The annual Walker L. Cisler Lecture is dedicated to the improvement of science education
Professor of Physics
West Virginia University
Thursday, March 24, 2011,
Lecture "NASCAR: The Science behind the Speed"
Dessert reception follows
Lear Auditorium (T429)
University Technology and Learning Center
A group of racecars piloted by the best drivers in NASCAR are turning a corner. Without warning, one of the cars suddenly hits the outside wall. There were no engine failures, no flat tires, and none of the cars touched … so what happened?
Physics professor and author of The Physics of NASCAR, Diandra Leslie-Pelecky details what it takes to make racecars faster and safer, and why driving a stock car is much harder than you might think. Using current NASCAR science, she discusses why drivers beg their crew chiefs to make their cars turn better, why turning throws the crew chief’s work off balance, why tires are far more than rings of rubber, and how something as simple as leaving an oil-tank lid slightly askew could lead to a competitive advantage.

- [Listed records]:
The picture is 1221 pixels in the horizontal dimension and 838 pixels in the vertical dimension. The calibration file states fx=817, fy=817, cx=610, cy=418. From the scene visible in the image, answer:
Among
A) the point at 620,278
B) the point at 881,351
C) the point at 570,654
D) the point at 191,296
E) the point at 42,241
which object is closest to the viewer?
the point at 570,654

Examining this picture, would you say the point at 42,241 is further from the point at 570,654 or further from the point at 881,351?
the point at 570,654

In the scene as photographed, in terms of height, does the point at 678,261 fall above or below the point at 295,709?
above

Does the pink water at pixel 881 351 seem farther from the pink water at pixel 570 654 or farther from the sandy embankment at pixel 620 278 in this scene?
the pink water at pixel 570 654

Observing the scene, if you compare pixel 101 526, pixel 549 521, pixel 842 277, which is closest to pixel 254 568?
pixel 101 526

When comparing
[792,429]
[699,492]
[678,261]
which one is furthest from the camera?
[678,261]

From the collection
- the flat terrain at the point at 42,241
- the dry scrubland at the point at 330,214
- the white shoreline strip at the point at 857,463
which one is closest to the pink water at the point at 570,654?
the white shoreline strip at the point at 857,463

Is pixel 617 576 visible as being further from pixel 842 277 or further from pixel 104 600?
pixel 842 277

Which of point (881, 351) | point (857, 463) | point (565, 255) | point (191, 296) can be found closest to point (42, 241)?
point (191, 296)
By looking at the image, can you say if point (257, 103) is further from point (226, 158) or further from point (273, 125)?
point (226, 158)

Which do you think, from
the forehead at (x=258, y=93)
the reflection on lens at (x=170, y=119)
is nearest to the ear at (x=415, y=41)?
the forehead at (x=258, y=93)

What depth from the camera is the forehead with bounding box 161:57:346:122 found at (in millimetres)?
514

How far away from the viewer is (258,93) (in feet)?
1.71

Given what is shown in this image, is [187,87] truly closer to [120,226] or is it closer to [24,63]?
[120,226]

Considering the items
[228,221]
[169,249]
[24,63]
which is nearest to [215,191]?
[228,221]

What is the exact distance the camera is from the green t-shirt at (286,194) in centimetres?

- [Complete the following]:
a – In the NASCAR lecture announcement, what book is the speaker said to have written?
b – Resume the NASCAR lecture announcement, picking up right after its final sentence.
The rows were taken from a separate source and are unrelated to the NASCAR lecture announcement.

- [Your written answers]:
a – The Physics of NASCAR

b –
A nationally recognized researcher in magnetic nanomaterials, Leslie-Pelecky earned a PhD in condensed matter physics from Michigan State University. Her work, which has been funded by the National Science Foundation and the National Institutes of Health, focuses on the fundamental understanding of magnetic materials and their application to medical diagnosis and treatment processes.